◆ WRITTEN REQUEST ◆
Copy out the material below in full, but not its images.

◆ RECORDS SUPPLIED ◆
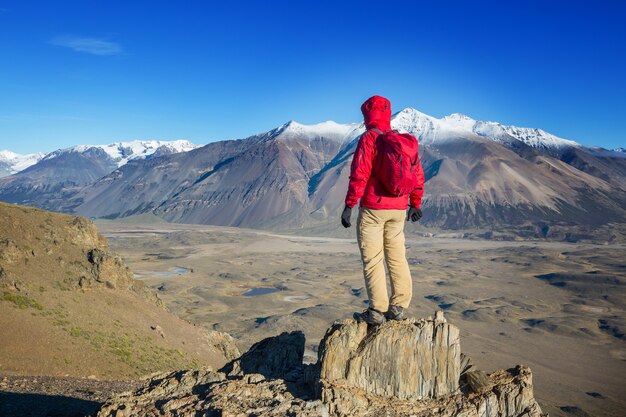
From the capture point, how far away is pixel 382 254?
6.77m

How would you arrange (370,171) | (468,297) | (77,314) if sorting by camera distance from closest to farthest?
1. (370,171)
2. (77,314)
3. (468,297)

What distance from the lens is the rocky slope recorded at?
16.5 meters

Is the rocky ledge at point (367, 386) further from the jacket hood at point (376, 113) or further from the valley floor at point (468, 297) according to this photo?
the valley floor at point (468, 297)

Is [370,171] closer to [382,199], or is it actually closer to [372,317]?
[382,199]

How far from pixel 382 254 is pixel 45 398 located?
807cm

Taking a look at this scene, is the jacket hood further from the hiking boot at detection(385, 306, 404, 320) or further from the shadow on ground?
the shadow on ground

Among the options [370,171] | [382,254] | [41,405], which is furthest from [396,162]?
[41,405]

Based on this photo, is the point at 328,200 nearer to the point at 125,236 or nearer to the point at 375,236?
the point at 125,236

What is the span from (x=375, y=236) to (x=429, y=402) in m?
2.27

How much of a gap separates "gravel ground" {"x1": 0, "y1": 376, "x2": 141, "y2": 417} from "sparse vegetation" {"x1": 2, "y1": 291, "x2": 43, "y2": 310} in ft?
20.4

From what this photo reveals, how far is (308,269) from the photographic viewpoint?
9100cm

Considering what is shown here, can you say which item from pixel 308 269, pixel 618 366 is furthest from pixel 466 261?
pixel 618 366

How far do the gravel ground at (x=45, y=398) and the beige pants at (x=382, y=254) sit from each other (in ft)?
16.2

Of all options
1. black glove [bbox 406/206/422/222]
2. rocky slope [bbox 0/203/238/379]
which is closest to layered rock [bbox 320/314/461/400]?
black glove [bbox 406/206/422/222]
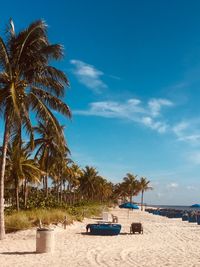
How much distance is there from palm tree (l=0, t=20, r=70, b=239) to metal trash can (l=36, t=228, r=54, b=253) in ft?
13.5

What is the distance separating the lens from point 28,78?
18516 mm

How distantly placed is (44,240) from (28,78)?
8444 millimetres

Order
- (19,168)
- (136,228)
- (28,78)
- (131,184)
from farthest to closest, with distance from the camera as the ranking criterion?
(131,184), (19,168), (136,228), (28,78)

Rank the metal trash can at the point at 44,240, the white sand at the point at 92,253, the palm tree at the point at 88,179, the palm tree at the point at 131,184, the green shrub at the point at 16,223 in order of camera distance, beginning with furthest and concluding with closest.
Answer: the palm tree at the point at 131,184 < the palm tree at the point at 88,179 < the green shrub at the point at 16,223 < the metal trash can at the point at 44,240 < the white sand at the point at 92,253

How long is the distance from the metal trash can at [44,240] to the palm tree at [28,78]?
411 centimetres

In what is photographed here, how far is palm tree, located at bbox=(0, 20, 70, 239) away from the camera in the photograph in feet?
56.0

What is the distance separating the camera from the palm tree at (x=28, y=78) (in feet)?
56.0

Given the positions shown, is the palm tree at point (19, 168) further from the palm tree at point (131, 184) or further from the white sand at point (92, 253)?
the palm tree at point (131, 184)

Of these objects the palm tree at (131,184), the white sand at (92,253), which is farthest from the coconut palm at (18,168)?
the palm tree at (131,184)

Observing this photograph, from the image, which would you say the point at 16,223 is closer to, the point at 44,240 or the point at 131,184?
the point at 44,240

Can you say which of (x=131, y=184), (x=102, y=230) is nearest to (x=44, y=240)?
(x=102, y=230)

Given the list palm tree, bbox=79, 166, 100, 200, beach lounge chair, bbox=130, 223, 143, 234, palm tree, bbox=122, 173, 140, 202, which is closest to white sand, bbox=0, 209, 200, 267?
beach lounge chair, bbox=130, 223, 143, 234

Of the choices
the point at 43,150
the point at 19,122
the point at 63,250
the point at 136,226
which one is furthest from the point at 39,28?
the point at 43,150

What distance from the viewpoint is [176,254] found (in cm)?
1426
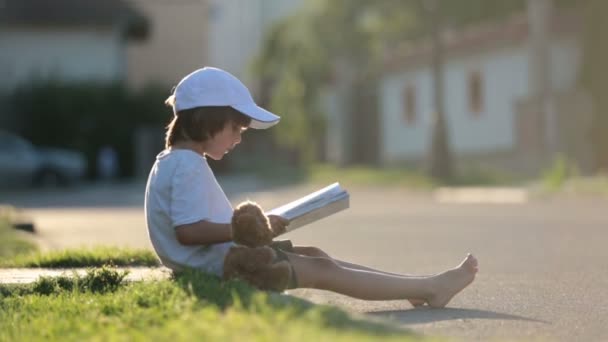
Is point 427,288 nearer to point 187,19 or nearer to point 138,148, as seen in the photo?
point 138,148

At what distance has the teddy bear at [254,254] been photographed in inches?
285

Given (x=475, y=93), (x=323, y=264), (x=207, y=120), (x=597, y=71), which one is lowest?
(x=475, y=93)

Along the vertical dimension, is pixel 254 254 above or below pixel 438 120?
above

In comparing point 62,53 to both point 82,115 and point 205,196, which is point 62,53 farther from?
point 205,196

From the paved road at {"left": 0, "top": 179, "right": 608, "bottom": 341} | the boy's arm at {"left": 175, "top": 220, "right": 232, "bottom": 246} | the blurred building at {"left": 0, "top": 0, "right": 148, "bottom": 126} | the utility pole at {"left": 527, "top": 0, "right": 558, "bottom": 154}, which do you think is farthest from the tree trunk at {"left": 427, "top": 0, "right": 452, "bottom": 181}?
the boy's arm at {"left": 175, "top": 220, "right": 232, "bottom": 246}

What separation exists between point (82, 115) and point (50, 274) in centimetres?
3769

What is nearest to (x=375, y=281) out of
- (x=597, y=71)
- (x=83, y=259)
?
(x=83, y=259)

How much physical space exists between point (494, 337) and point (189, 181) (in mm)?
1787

◆ WRITTEN REPLY ◆
From the capture point, how far away is pixel 382 254?
6.77m

How would you arrange (370,171) | (468,297) | (77,314) if sorting by camera distance from closest to farthest?
1. (370,171)
2. (77,314)
3. (468,297)

What distance from the lens is the rocky slope recorded at?
16.5 meters

Is the rocky ledge at point (367, 386) further from the jacket hood at point (376, 113) or further from the valley floor at point (468, 297) according to this photo?
the valley floor at point (468, 297)

Is [370,171] closer to [382,199], or is it actually closer to [372,317]?
[382,199]

How far from pixel 382 254 is pixel 45 398 located?
807cm

Taking a look at this scene, is the jacket hood further from the hiking boot at detection(385, 306, 404, 320) or further from the shadow on ground?
the shadow on ground

Among the options [370,171] | [382,254] | [41,405], which is furthest from [396,162]?
[41,405]

Based on this photo, is the point at 328,200 nearer to the point at 125,236 or nearer to the point at 375,236?
the point at 125,236

What is the span from (x=375, y=236) to (x=429, y=402) in m?
2.27

How much of a gap separates "gravel ground" {"x1": 0, "y1": 376, "x2": 141, "y2": 417} from "sparse vegetation" {"x1": 2, "y1": 291, "x2": 43, "y2": 310} in ft?
20.4

From what this photo reveals, how far is (308,269) from the photographic viewpoint?
9100cm

Considering what is shown here, can you say which item from pixel 308 269, pixel 618 366 is furthest from pixel 466 261?
pixel 618 366

How far do the gravel ground at (x=45, y=398) and the beige pants at (x=382, y=254) sit from each other (in ft)?
16.2

Of all options
1. black glove [bbox 406/206/422/222]
2. rocky slope [bbox 0/203/238/379]
which is closest to layered rock [bbox 320/314/461/400]?
black glove [bbox 406/206/422/222]
How much distance is there from palm tree (l=0, t=20, r=70, b=239) to metal trash can (l=36, t=228, r=54, b=253) in ft?
13.5

What is the distance separating the lens from point 28,78?
18516 mm

How distantly placed is (44,240) from (28,78)?
8444 millimetres

Order
- (19,168)
- (136,228)
- (28,78)
- (131,184)
from farthest to closest, with distance from the camera as the ranking criterion?
(131,184), (19,168), (136,228), (28,78)

Rank the metal trash can at the point at 44,240, the white sand at the point at 92,253, the palm tree at the point at 88,179, the palm tree at the point at 131,184, the green shrub at the point at 16,223 in order of camera distance, beginning with furthest and concluding with closest.
Answer: the palm tree at the point at 131,184 < the palm tree at the point at 88,179 < the green shrub at the point at 16,223 < the metal trash can at the point at 44,240 < the white sand at the point at 92,253

How long is the distance from the metal trash can at [44,240] to the palm tree at [28,78]?
411 centimetres

In what is photographed here, how far is palm tree, located at bbox=(0, 20, 70, 239) away from the camera in the photograph in feet?
56.0

What is the distance separating the camera from the palm tree at (x=28, y=78) (in feet)?
56.0

Given the positions shown, is the palm tree at point (19, 168) further from the palm tree at point (131, 184) or further from the white sand at point (92, 253)?
the palm tree at point (131, 184)

Of these objects the palm tree at (131,184), the white sand at (92,253), which is farthest from the coconut palm at (18,168)?
the palm tree at (131,184)

Observing this photograph, from the image, which would you say the point at 16,223 is closer to, the point at 44,240 or the point at 131,184?
the point at 44,240

Can you say which of (x=131, y=184), (x=102, y=230) is nearest to (x=44, y=240)?
(x=102, y=230)

Given the list palm tree, bbox=79, 166, 100, 200, beach lounge chair, bbox=130, 223, 143, 234, palm tree, bbox=122, 173, 140, 202, which is closest to white sand, bbox=0, 209, 200, 267?
beach lounge chair, bbox=130, 223, 143, 234

Of the choices
the point at 43,150
the point at 19,122
the point at 63,250
the point at 136,226
which one is furthest from the point at 39,28?
the point at 43,150

What distance from the viewpoint is [176,254] found (in cm)?
1426
Is point 427,288 nearer to point 187,19 or nearer to point 138,148, as seen in the photo?
point 138,148

At what distance has the teddy bear at [254,254] been photographed in inches?
285

Given (x=475, y=93), (x=323, y=264), (x=207, y=120), (x=597, y=71), which one is lowest?
(x=475, y=93)

Along the vertical dimension, is pixel 254 254 above or below pixel 438 120?
above

In comparing point 62,53 to both point 82,115 and point 205,196, which is point 62,53 farther from?
point 205,196

From the paved road at {"left": 0, "top": 179, "right": 608, "bottom": 341} | the boy's arm at {"left": 175, "top": 220, "right": 232, "bottom": 246} | the blurred building at {"left": 0, "top": 0, "right": 148, "bottom": 126} | the utility pole at {"left": 527, "top": 0, "right": 558, "bottom": 154}, which do you think is farthest from the tree trunk at {"left": 427, "top": 0, "right": 452, "bottom": 181}?
the boy's arm at {"left": 175, "top": 220, "right": 232, "bottom": 246}

What separation exists between point (82, 115) and point (50, 274) in centimetres?
3769

What is nearest to (x=375, y=281) out of
- (x=597, y=71)
- (x=83, y=259)
?
(x=83, y=259)

How much physical space exists between point (494, 337) and point (189, 181) (in mm)?
1787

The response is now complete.